Royston Chow, the former chief operating officer at Next Digital Limited, has become a witness for the prosecution in an ongoing fraud trial involving his former boss, Jimmy Lai. Next Digital is the parent company of the defunct pro-democracy newspaper Apple Daily.
Chow – with Lai and former director of administration at Next Digital Wong Wai-keung – stood accused of concealing the operations of Dico Consultants Limited (Dico) at Apple Daily’s headquarters from the landlord, the Hong Kong Science and Technology Parks Corporation. Chow and Wong each faced one count of fraud, while Lai faced two.
According to local media, the court revealed that the Chow had been granted immunity from prosecution, as he took the stand to testify against Lai at the District Court on Monday.
Before Chow was summoned, Judge Stanley Chan warned against anyone contacting the witness, saying there was a “very large chance” such actions would carry legal implications.
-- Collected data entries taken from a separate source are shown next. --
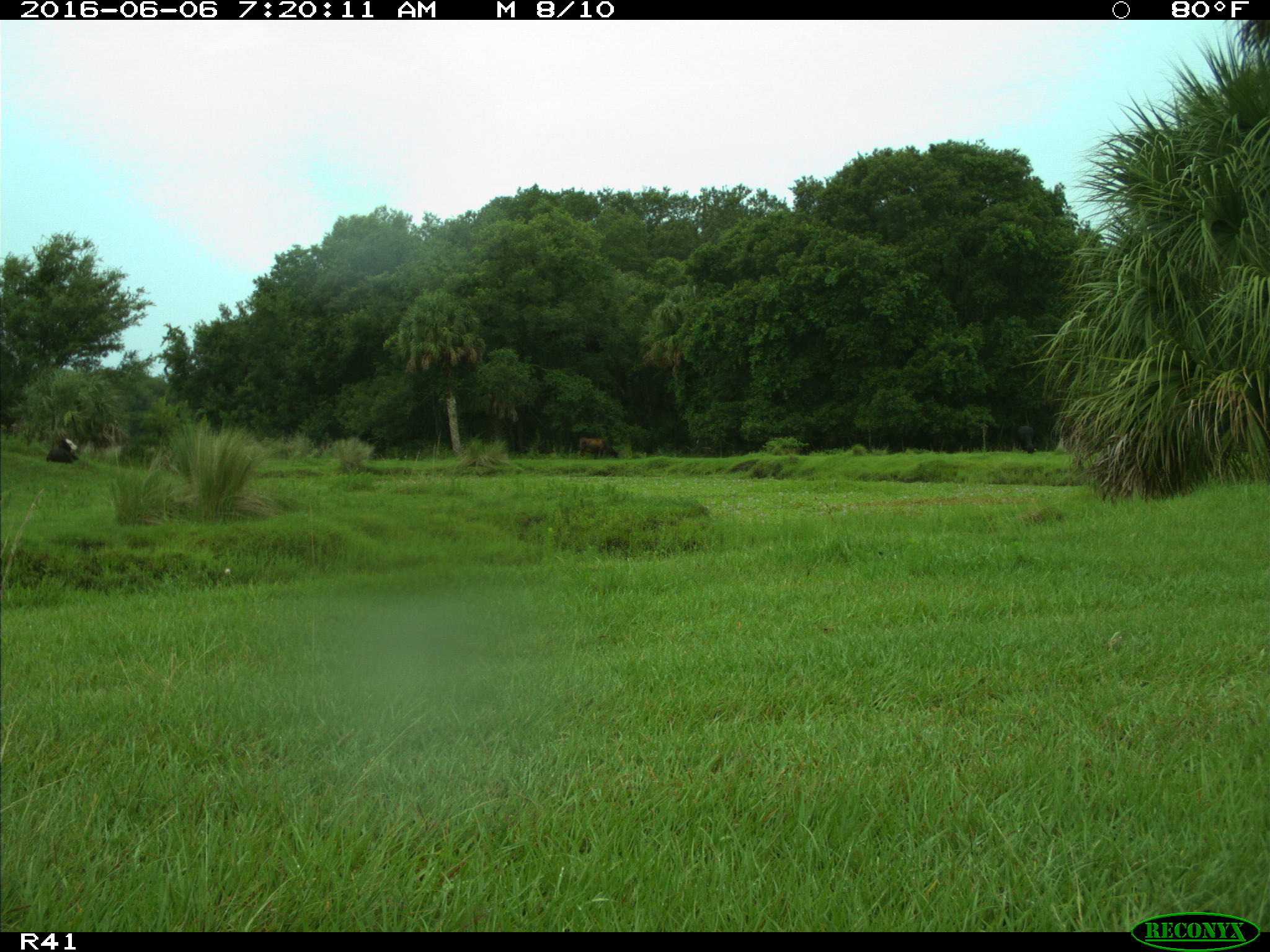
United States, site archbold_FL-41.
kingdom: Animalia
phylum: Chordata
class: Mammalia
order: Artiodactyla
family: Bovidae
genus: Bos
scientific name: Bos taurus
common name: domestic cow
Bos taurus (domestic cow).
“[The consequences] ranges from criminal threat offences to perverting the course of justice. The conviction can be based on words alone,” Chan added.
Lai’s ‘private company’
Chow said he had joined Next Digital in 1993 as a finance director.
According to Chan, Dico changed its registered address to Apple Daily’s headquarters at Tseung Kwan O Industrial Estate on April 1, 1998, and that it had started operating at the address before the lease was signed.
However, Chow said the company had never appeared on the office complex’s directory, adding that he did not know whether this was intentional.
He said Dico was a “private company” of Lai, and it was responsible for the management of the media tycoon’s cars, yachts and house.
In addition, Chow said the companies under Dico, as well as their assets and investments, all belonged to Lai and were not related to printing or publishing.
Dico was at first situated at the first floor, but was relocated to the fourth floor as the head count increased, as Wong, Lai’s aide Mark Simon and others joined the company, Chow said.
Apple Daily ceased publishing last June after Lai and other senior members of staff were charged under the national security law.
The media mogul has been detained behind bars since December 2020 and is currently serving sentences for protest-related cases. He also faces charges under the colonial-era sedition law.